RECORDS TO USE:
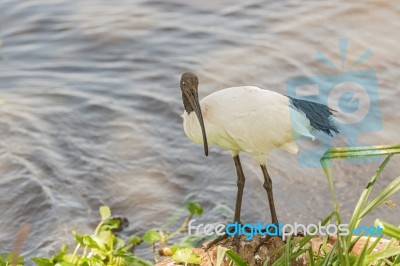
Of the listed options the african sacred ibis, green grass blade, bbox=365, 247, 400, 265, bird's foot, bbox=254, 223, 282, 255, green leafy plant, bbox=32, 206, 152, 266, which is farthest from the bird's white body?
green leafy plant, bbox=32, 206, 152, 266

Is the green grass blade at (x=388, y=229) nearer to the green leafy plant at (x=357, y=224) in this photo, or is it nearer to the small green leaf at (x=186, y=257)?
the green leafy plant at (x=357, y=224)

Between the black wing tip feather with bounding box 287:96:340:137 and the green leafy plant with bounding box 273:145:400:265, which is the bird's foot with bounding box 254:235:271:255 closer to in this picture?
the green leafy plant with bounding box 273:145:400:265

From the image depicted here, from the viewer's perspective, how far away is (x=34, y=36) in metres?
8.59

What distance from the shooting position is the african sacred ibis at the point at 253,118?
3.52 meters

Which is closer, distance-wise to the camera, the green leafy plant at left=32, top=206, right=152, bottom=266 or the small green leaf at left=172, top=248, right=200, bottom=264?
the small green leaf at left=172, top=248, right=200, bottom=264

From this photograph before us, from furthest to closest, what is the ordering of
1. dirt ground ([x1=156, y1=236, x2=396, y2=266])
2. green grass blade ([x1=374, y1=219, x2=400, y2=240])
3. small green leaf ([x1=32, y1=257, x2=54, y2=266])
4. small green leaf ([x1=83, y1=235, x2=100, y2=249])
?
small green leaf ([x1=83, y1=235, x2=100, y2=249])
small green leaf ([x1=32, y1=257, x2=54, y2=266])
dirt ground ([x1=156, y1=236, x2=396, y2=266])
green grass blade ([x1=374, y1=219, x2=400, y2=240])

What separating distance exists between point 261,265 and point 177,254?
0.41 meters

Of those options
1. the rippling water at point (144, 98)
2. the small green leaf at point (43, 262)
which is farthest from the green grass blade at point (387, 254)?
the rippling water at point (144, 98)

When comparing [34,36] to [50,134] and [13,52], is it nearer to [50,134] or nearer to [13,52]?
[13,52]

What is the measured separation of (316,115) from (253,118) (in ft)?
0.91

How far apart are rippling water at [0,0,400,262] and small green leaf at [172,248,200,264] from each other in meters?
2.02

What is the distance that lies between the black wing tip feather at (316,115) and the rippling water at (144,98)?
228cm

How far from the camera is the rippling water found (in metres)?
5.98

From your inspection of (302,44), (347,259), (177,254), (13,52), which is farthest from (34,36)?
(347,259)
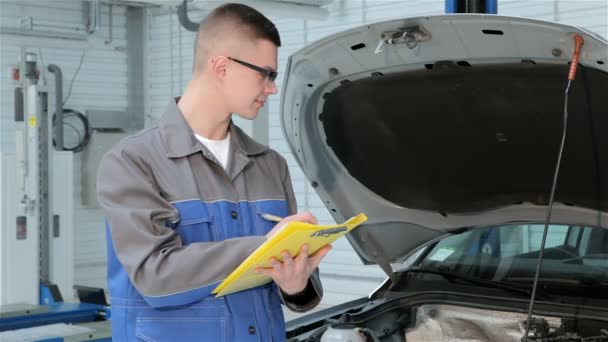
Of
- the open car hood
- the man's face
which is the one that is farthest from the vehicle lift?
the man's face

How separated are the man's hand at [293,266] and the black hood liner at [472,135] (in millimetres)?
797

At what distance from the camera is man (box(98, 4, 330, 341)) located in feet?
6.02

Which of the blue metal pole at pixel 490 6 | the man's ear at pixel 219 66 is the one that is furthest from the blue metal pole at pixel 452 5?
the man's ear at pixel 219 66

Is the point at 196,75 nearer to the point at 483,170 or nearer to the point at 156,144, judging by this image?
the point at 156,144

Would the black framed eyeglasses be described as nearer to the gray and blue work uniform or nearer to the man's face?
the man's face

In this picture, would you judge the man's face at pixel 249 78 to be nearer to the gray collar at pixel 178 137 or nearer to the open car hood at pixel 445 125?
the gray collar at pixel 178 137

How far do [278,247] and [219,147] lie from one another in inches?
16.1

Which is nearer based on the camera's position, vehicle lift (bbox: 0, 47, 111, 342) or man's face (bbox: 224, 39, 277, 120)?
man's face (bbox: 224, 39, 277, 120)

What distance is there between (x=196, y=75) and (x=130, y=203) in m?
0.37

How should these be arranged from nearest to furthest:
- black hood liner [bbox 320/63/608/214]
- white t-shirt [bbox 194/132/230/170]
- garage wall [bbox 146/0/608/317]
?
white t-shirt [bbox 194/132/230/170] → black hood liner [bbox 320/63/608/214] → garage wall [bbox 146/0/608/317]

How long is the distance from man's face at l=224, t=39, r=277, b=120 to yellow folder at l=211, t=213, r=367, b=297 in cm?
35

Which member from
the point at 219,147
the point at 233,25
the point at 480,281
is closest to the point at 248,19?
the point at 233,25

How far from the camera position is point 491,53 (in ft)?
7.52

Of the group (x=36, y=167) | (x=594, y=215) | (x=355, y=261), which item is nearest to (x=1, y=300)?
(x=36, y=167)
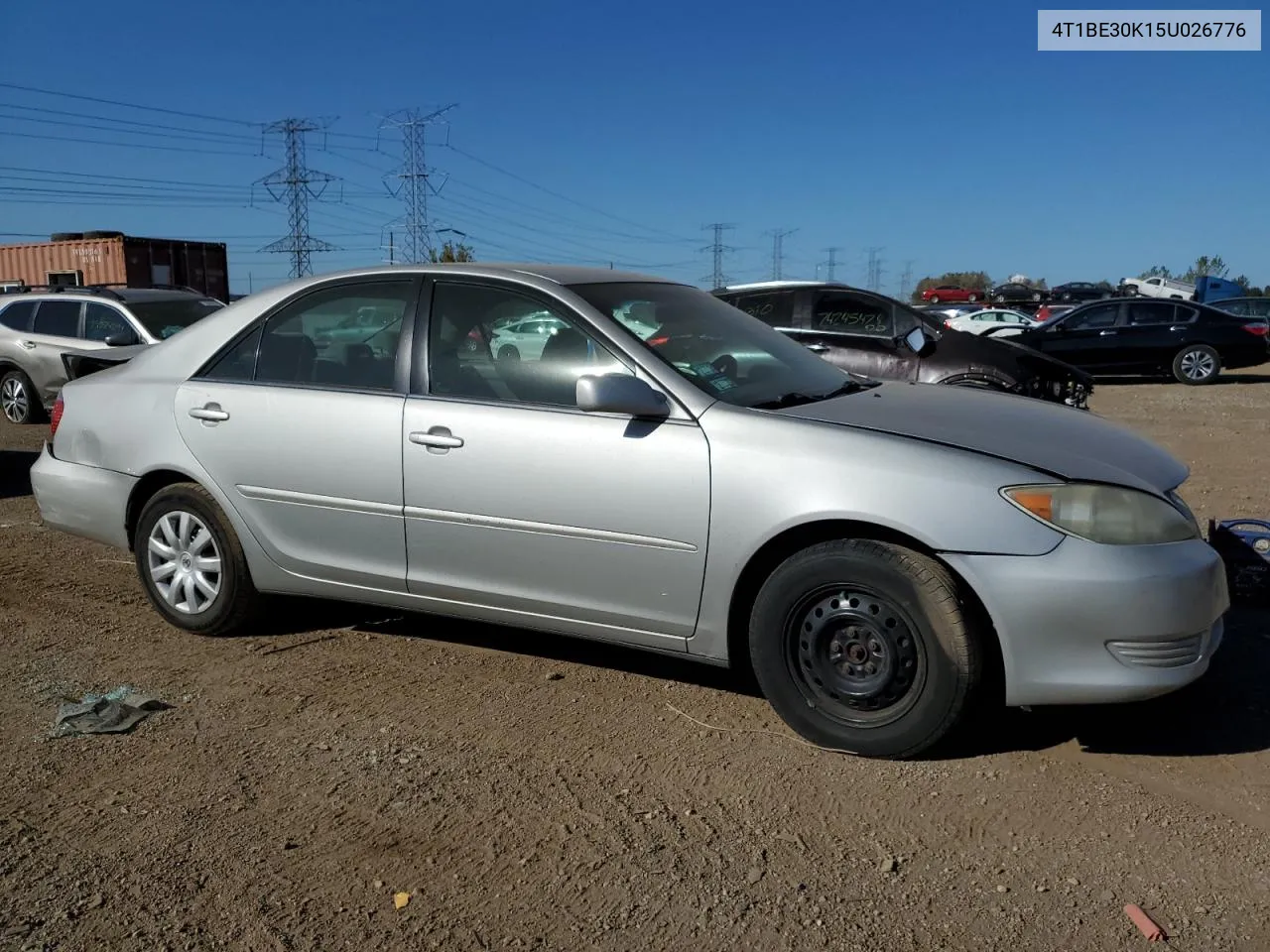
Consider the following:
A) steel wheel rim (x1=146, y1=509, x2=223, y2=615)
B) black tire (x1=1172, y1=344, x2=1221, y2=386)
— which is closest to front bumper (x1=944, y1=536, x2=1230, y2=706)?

PROBLEM DESCRIPTION:
Omit each picture, then return all of the listing exactly as it stands.

SOLUTION:
Of the listed options the african sacred ibis, green grass blade, bbox=365, 247, 400, 265, bird's foot, bbox=254, 223, 282, 255, green leafy plant, bbox=32, 206, 152, 266, which is farthest from the bird's white body?
green leafy plant, bbox=32, 206, 152, 266

Is the green grass blade at (x=388, y=229) nearer to the green leafy plant at (x=357, y=224) in this photo, or is it nearer to the small green leaf at (x=186, y=257)?
the green leafy plant at (x=357, y=224)

Between the black wing tip feather with bounding box 287:96:340:137 and the green leafy plant with bounding box 273:145:400:265, which is the bird's foot with bounding box 254:235:271:255 closer to in this picture?
the green leafy plant with bounding box 273:145:400:265

From the image depicted here, from the viewer's perspective, how far away is (x=34, y=36) in metres?
8.59

What distance from the shooting position is the african sacred ibis at the point at 253,118?
3.52 meters

Which is closer, distance-wise to the camera, the green leafy plant at left=32, top=206, right=152, bottom=266 or the small green leaf at left=172, top=248, right=200, bottom=264?
the small green leaf at left=172, top=248, right=200, bottom=264

From this photograph before us, from furthest to closest, what is the ordering of
1. dirt ground ([x1=156, y1=236, x2=396, y2=266])
2. green grass blade ([x1=374, y1=219, x2=400, y2=240])
3. small green leaf ([x1=32, y1=257, x2=54, y2=266])
4. small green leaf ([x1=83, y1=235, x2=100, y2=249])
?
small green leaf ([x1=83, y1=235, x2=100, y2=249])
small green leaf ([x1=32, y1=257, x2=54, y2=266])
dirt ground ([x1=156, y1=236, x2=396, y2=266])
green grass blade ([x1=374, y1=219, x2=400, y2=240])

What separating distance exists between point 261,265 and point 177,254?
0.41 meters

Of those options
1. the rippling water at point (144, 98)
2. the small green leaf at point (43, 262)
which is farthest from the green grass blade at point (387, 254)?
the rippling water at point (144, 98)

When comparing [34,36] to [50,134] and [13,52], is it nearer to [50,134] or nearer to [13,52]?
[13,52]

What is the measured separation of (316,115) from (253,118) (in ft)?
0.91

How far apart are rippling water at [0,0,400,262] and small green leaf at [172,248,200,264] from each other in meters?
2.02

What is the distance that lies between the black wing tip feather at (316,115) and the rippling water at (144,98)?
228cm

How far from the camera is the rippling water found (in metres)?
5.98

From your inspection of (302,44), (347,259), (177,254), (13,52), which is farthest from (34,36)?
(347,259)
Of
- the open car hood
- the man's face
which is the one that is farthest from the vehicle lift?
the man's face

How separated are the man's hand at [293,266] and the black hood liner at [472,135] (in millimetres)?
797

At what distance from the camera is man (box(98, 4, 330, 341)) located in feet?
6.02

Which of the blue metal pole at pixel 490 6 | the man's ear at pixel 219 66 is the one that is furthest from the blue metal pole at pixel 452 5?
the man's ear at pixel 219 66

Is the point at 196,75 nearer to the point at 483,170 or nearer to the point at 156,144, judging by this image?
the point at 156,144

Would the black framed eyeglasses be described as nearer to the gray and blue work uniform or nearer to the man's face?
the man's face

In this picture, would you judge the man's face at pixel 249 78 to be nearer to the gray collar at pixel 178 137 or nearer to the open car hood at pixel 445 125?
the gray collar at pixel 178 137

How far do [278,247] and [219,147] lie from one another in inches?
16.1

Which is nearer based on the camera's position, vehicle lift (bbox: 0, 47, 111, 342) or man's face (bbox: 224, 39, 277, 120)?
man's face (bbox: 224, 39, 277, 120)

What distance is there between (x=196, y=75) and (x=130, y=203) in m?
0.37

How should these be arranged from nearest to furthest:
- black hood liner [bbox 320/63/608/214]
- white t-shirt [bbox 194/132/230/170]
- garage wall [bbox 146/0/608/317]
?
white t-shirt [bbox 194/132/230/170] → black hood liner [bbox 320/63/608/214] → garage wall [bbox 146/0/608/317]

How long is the distance from man's face at l=224, t=39, r=277, b=120 to yellow folder at l=211, t=213, r=367, b=297 in cm?
35

Which member from
the point at 219,147
the point at 233,25
the point at 480,281
is closest to the point at 248,19?
the point at 233,25

How far from the camera position is point 491,53 (in ft)?
7.52

Of the group (x=36, y=167) | (x=594, y=215) | (x=355, y=261), which item is nearest to (x=1, y=300)?
(x=36, y=167)
Consider the following:
A) steel wheel rim (x1=146, y1=509, x2=223, y2=615)
B) black tire (x1=1172, y1=344, x2=1221, y2=386)
— which is closest to front bumper (x1=944, y1=536, x2=1230, y2=706)?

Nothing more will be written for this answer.